Crystal data sheets generally just give a maximum ESR value. I'm
interested in how ESR changes over temperature - has anyone seen papers
or data sheets that show this, or a mathematical model that includes it?

-- Mike --
 
T

Tom Bruhns

Crystal data sheets generally just give a maximum ESR value. I'm
interested in how ESR changes over temperature - has anyone seen papers
or data sheets that show this, or a mathematical model that includes it?

-- Mike --

Since it's more likely the crystal Q that's interesting, try searching
on "crystal Q vs temp". You will find papers about that.

Cheers,
Tom
 
W

whit3rd

I vaguely recall (from 30 years ago) doing temperature runs of various
crystals in a fixture.  While we were primarily interested in their
frequency versus temp characteristic, I also recorded the series
resistance.  The series resistance varied wildly over the production
lots received from the vendors, but each crystal was fairly stable
over temperature.  I vaguely recall that it was almost linear, with a
slight decrease in series resistance with increasing temperature.

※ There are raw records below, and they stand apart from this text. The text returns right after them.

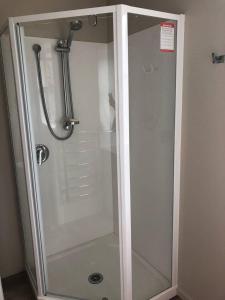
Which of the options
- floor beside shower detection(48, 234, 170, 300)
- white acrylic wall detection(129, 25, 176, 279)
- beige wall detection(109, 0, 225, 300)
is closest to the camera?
beige wall detection(109, 0, 225, 300)

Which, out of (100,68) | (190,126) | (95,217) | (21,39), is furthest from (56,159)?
(190,126)

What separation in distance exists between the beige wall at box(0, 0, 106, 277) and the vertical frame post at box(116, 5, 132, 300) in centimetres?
97

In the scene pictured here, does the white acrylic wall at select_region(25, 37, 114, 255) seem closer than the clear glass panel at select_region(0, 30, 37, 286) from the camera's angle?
No

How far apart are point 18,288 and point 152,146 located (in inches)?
64.0

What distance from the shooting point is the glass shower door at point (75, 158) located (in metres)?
1.80

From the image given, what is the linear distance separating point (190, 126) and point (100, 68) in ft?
2.77

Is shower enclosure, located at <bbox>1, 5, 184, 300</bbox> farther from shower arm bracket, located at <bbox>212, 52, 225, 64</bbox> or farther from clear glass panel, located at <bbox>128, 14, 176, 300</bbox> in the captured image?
shower arm bracket, located at <bbox>212, 52, 225, 64</bbox>

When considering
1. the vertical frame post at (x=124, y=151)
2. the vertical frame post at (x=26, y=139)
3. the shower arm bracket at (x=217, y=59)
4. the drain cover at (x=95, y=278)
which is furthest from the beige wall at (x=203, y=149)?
the vertical frame post at (x=26, y=139)

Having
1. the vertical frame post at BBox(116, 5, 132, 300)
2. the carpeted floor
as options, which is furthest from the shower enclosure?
the carpeted floor

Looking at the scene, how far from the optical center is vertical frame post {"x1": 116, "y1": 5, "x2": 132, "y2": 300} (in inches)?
49.1

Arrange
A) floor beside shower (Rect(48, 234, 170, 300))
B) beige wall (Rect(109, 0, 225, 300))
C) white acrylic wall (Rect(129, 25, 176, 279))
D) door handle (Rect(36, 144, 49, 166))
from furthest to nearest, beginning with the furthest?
door handle (Rect(36, 144, 49, 166))
floor beside shower (Rect(48, 234, 170, 300))
white acrylic wall (Rect(129, 25, 176, 279))
beige wall (Rect(109, 0, 225, 300))

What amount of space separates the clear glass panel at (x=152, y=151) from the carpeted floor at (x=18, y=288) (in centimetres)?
32

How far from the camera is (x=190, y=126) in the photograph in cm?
157

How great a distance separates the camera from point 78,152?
7.34 feet
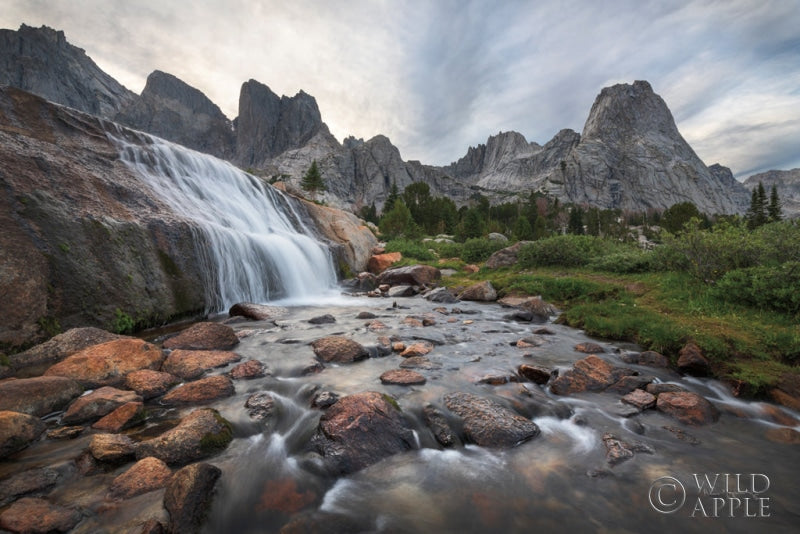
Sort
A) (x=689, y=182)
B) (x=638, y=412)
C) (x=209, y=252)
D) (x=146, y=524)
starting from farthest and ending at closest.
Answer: (x=689, y=182), (x=209, y=252), (x=638, y=412), (x=146, y=524)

The normal quartz processing includes some water-cooled
grinding and polishing; it turns out that OH radical contamination
can dominate the internal losses. The effect, as I recall,
is minimized at elevated temperature (80 C or so?).
I dimly remember Hughes corporation was involved in making
artificial quartz crystals, and found that growth
in water caused the artificial quartz to be inferior to natural.
Alas, this was 20 years ago, it'd take a search for 'alpha SiO2'
in a good library to find a reference.
 
T

Tim Williams

whit3rd said:
I dimly remember Hughes corporation was involved in making
artificial quartz crystals, and found that growth
in water caused the artificial quartz to be inferior to natural.

Which natural quartz? Quartz grows from igneous melts (granite) and
hydrothermal action (the artificial process is similar).